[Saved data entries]
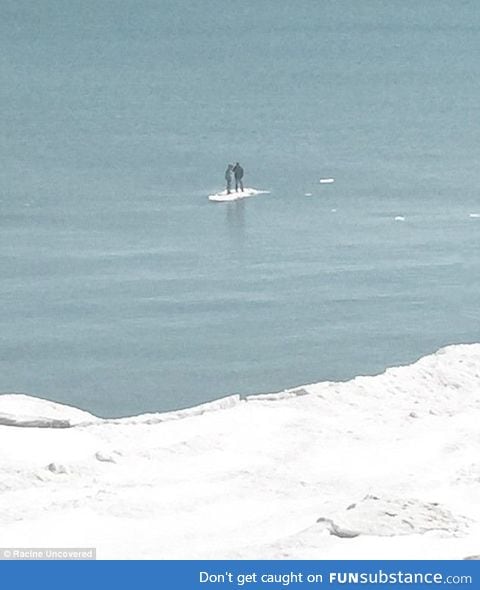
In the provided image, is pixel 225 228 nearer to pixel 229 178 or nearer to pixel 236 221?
pixel 236 221

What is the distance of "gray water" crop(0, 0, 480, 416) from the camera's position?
988 inches

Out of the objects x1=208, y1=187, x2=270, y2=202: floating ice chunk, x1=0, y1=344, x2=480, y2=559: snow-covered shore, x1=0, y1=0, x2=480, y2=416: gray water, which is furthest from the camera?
x1=208, y1=187, x2=270, y2=202: floating ice chunk

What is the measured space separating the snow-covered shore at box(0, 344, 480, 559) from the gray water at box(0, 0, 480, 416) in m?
1.75

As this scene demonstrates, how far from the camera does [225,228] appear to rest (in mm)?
33531

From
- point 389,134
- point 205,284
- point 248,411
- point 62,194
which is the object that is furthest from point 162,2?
point 248,411

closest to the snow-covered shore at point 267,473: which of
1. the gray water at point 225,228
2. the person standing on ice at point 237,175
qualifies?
the gray water at point 225,228

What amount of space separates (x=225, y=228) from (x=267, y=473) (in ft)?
47.6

*What the task asks*
Transcribe the entire listing above line for line, omitting the pictures.

*Task answer*
In the provided image, is pixel 225 228 nearer to pixel 229 178 or nearer to pixel 236 221?
pixel 236 221

What is the distance of "gray water" crop(0, 0, 480, 416) from the camera's position?
988 inches

Out of the objects x1=208, y1=187, x2=270, y2=202: floating ice chunk, x1=0, y1=344, x2=480, y2=559: snow-covered shore, x1=0, y1=0, x2=480, y2=416: gray water, which is furthest from the camera?
x1=208, y1=187, x2=270, y2=202: floating ice chunk

What is the measured space separating the snow-covered shore at box(0, 344, 480, 559) from the gray water at box(0, 0, 480, 416) in m?
1.75

As this scene demonstrates, how far from the camera does [225,228] appear to rest (in mm)?
33531

From
- point 389,134
- point 205,284
- point 248,411
- point 62,194
which is the object that is furthest from point 162,2?
point 248,411

closest to the snow-covered shore at point 267,473: which of
1. the gray water at point 225,228
2. the person standing on ice at point 237,175
qualifies?
the gray water at point 225,228

What amount of space separates (x=225, y=228) from (x=267, y=473) (in ft)?
47.6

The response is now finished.